--- DOCUMENT PASSAGE ---

You are too well apprised of the veneration I have always entertained for this ingenious preacher, to doubt that I immediately repaired to his shrine and offered up my little orisons before it. Mine was a disturbed spirit, and required all the balm of St. Anthony's kindness to appease it. Perhaps you will say I had better gone to bed, and applied myself to my sleepy friend, the pagan divinity. 'Tis probable that you are in the right; but I could not retire to rest without venting some portion of effervescence in sighs and supplications. The nave was filled with decrepit women and feeble children, kneeling by baskets of vegetables and other provisions; which, by good Anthony's interposition, they hoped to sell advantageously in the course of the day. Beyond these, nearer the choir, and in a gloomier part of the edifice, knelt a row of rueful penitents, smiting their breasts, and lifting their eyes to heaven. Further on, in front of the dark recess, where the sacred relics are deposited, a few desperate, melancholy sinners lay prostrate.

To these I joined myself, and fell down on the steps before the shrine. The sunbeams had not yet penetrated into this religious quarter; and the only light it received proceeded from the golden lamps, which hang in clusters round the sanctuary. A lofty altar, decked with superstitious prodigality, conceals the holy pile from profane glances. Those who are profoundly touched with its sanctity may approach, and walking round, look through the crevices of the tomb, and rub their noses against the identical bones of St. Anthony, which, it is observed, exude a balsamic odour. But supposing a traveller ever so heretical, I would advise him by no means to neglect this pilgrimage; since every part of the recess he visits is decorated with the most exquisite sculptures. Sansovino and the best artists have vied with each other in carving the alto relievos of the arcade, which, for design and execution, would do honour to the sculptors of antiquity.

Having observed these objects with much less exactness than they merited, and acted perhaps too capital a part amongst the devotees, I hastened to the inn, luckily hard by, and one of the best I am acquainted with. Here I soon fell asleep in defiance of sunshine. 'Tis true my slumbers were not a little agitated. St. Anthony had been deaf to my prayer, and I still found myself a frail, infatuated mortal.

--- DATASET SECTION ---

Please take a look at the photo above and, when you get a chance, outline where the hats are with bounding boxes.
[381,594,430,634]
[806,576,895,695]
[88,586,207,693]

---

:: TASKS TO PERFORM ::
A – Please rewrite the paragraph of the St. Anthony passage beginning "To these I joined myself" more briefly, keeping its main facts.
B – For each statement, say whether the St. Anthony passage supports it, answering yes or no and quoting the words that decide it: (i) The nave held old women and children kneeling beside baskets of provisions. (ii) Sunlight was falling on the area around the shrine. (iii) The inn was a long way from the church.
C – Write a continuation of the St. Anthony passage that picks up after its final sentence.

:: ANSWERS TO THE PROBLEMS ::
A – The writer knelt on the steps before the shrine. Sunlight had not yet reached that part of the church, so the only light came from clusters of golden lamps. A lofty, lavishly decorated altar hides the tomb. The devout may walk around it, look through its crevices and rub their noses against St. Anthony's bones, which are said to give off a balsamic odor. Even a heretical traveler should not skip this visit, because the recess is decorated with exquisite sculptures. Sansovino and other leading artists competed in carving the alto relievos of the arcade, which would honor the sculptors of antiquity.

B –
(i) Yes: "The nave was filled with decrepit women and feeble children, kneeling by baskets of vegetables and other provisions"
(ii) No: "The sunbeams had not yet penetrated into this religious quarter"
(iii) No: "I hastened to the inn, luckily hard by"

C –
At five I got up; we dined, and afterwards, scarcely knowing, nor much caring, what became of us, we strolled to the great hall of the town; an enormous edifice, as large as that of Westminster, but free from stalls, or shops, or nests of litigation. The roof, one spacious vault of brown timber, casts a solemn gloom, which was still increased by the lateness of the hour, and not diminished by the wan light, admitted through the windows of pale blue glass. The size and shape of this colossal chamber, the coving of the roof, with beams like perches for the feathered race, stretching across it, and, above all, the watery gleams that glanced through the casements, possessed my fancy with ideas of Noah's ark, and almost persuaded me I beheld that extraordinary vessel. The representation one sees of it in Scheutzer's "Physica Sacra" seems to be formed upon this very model, and for several moments I indulged the chimera of imagining myself confined within its precincts. How willingly, could I but choose my companions, would I encounter a deluge, to float whole years instead of months upon the waves!

We remained walking to and fro in the ark, till the twilight faded into total darkness. It was then full time to retire, as the guardian of the place was by no means formed to divine our diluvian ideas.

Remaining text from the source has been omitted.